--- RECORDS SUPPLIED ---
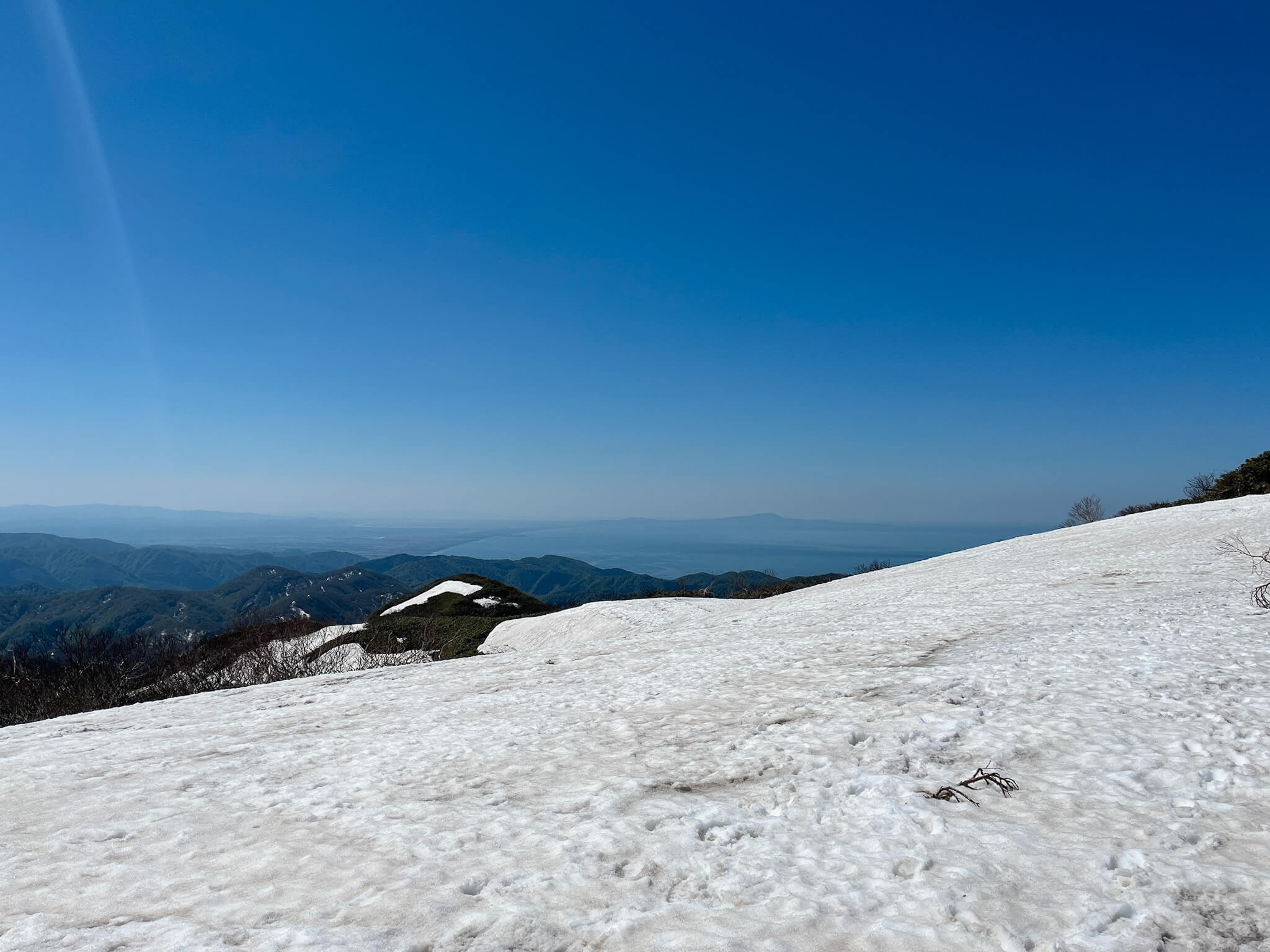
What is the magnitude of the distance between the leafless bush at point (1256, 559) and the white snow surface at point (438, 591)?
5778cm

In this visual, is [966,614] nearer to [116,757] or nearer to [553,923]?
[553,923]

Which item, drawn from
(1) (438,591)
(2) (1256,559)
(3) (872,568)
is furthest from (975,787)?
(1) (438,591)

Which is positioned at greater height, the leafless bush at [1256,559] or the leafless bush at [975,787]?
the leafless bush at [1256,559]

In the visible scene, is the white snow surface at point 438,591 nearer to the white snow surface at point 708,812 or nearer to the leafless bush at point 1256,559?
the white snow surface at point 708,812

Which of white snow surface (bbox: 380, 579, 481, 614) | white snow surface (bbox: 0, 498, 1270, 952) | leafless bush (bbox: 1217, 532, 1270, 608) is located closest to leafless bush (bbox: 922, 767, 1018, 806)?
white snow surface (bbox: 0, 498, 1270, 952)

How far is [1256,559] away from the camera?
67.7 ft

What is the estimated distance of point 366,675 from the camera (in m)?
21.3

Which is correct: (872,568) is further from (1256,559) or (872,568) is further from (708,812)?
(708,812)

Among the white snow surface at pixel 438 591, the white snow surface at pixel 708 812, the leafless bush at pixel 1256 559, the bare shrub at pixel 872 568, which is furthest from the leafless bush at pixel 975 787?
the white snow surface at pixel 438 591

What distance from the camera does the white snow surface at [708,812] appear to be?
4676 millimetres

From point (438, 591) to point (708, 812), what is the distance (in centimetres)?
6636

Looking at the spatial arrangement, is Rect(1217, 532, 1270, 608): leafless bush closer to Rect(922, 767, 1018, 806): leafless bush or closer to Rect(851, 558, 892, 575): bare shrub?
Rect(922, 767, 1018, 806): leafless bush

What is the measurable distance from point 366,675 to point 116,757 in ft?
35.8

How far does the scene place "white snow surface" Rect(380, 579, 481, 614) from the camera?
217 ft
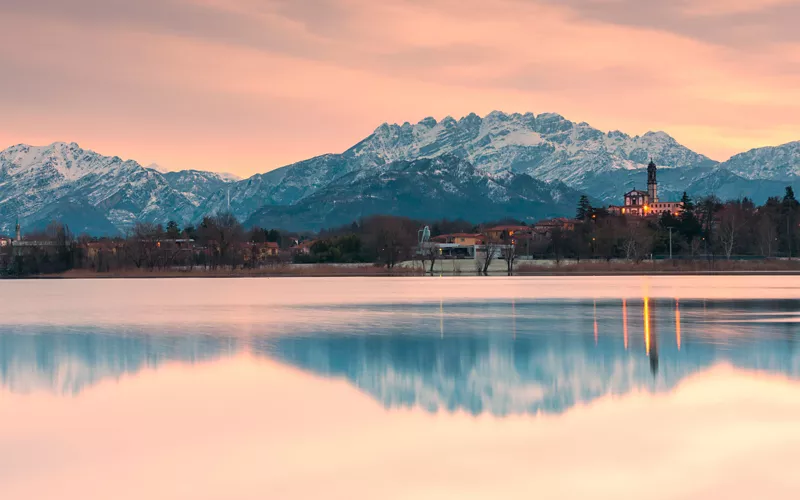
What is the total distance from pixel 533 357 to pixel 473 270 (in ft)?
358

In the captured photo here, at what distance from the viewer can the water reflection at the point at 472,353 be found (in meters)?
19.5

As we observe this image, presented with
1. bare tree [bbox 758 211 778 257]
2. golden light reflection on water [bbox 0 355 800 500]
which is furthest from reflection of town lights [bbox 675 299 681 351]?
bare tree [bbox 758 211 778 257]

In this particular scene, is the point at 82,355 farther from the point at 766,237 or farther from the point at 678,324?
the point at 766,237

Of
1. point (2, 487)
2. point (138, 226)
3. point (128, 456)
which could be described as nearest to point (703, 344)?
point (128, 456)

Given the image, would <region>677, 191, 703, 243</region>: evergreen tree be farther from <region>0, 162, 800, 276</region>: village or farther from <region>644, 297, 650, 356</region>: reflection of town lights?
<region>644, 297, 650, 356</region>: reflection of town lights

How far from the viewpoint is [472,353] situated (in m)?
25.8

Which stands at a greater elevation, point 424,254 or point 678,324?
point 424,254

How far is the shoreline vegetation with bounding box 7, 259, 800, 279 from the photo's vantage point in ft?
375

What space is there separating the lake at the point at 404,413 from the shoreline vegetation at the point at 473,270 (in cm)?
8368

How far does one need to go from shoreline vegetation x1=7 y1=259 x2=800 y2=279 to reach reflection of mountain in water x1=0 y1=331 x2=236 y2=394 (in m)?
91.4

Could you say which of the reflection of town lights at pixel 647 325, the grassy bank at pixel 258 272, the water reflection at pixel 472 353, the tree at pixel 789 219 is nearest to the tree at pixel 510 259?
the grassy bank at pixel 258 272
---
--- RECORDS SUPPLIED ---
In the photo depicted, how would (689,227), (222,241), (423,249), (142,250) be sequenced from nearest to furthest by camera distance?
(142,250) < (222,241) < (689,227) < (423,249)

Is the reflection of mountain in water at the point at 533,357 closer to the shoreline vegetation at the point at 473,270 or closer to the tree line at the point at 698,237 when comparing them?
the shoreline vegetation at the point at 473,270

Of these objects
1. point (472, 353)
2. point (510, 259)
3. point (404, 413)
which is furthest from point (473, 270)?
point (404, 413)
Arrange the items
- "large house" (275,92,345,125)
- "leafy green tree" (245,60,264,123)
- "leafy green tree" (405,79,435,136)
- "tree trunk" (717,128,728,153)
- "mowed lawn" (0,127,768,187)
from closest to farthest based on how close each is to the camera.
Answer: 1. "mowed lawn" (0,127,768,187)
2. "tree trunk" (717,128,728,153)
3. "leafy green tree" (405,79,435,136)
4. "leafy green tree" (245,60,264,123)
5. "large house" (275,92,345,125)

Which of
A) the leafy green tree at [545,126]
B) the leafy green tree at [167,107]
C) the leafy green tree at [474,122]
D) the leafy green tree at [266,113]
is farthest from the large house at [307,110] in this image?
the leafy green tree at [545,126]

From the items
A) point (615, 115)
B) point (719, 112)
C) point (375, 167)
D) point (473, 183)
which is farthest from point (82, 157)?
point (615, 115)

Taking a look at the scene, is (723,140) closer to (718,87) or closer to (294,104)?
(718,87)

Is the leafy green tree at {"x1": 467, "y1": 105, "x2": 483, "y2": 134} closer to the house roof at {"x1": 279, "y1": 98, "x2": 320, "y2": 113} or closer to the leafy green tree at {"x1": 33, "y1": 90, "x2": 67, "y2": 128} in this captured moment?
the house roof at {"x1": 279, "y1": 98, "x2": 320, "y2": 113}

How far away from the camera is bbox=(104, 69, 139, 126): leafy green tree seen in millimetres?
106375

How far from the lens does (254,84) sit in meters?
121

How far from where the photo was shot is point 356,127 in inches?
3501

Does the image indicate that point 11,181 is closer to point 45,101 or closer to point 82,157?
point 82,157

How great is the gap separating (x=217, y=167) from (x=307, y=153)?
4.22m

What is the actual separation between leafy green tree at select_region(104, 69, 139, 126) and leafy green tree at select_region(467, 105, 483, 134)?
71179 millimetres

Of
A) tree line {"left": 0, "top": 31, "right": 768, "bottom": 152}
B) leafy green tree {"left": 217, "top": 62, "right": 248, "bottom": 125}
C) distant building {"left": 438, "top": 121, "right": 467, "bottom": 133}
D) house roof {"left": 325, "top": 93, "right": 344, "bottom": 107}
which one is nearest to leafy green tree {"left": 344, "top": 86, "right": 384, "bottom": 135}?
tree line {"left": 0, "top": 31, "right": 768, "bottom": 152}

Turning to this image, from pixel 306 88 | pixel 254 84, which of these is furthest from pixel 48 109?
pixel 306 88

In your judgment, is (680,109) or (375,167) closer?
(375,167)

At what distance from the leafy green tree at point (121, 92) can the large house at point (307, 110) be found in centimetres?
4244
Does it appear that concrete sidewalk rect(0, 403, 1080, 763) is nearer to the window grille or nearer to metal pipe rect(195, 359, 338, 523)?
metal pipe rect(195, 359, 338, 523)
---
AIM OF THE EXERCISE -
Locate every line in the records above that contains the word "bare", and copy each of those lines.

ANSWER TO THE TASK -
Among the white snow surface at pixel 438 591, the white snow surface at pixel 708 812, the leafless bush at pixel 1256 559, the bare shrub at pixel 872 568, which is furthest from the leafless bush at pixel 975 787?
Looking at the spatial arrangement, is Rect(1217, 532, 1270, 608): leafless bush closer to Rect(922, 767, 1018, 806): leafless bush or closer to Rect(851, 558, 892, 575): bare shrub?
1. bare tree [bbox 758 211 778 257]
bare tree [bbox 758 211 778 257]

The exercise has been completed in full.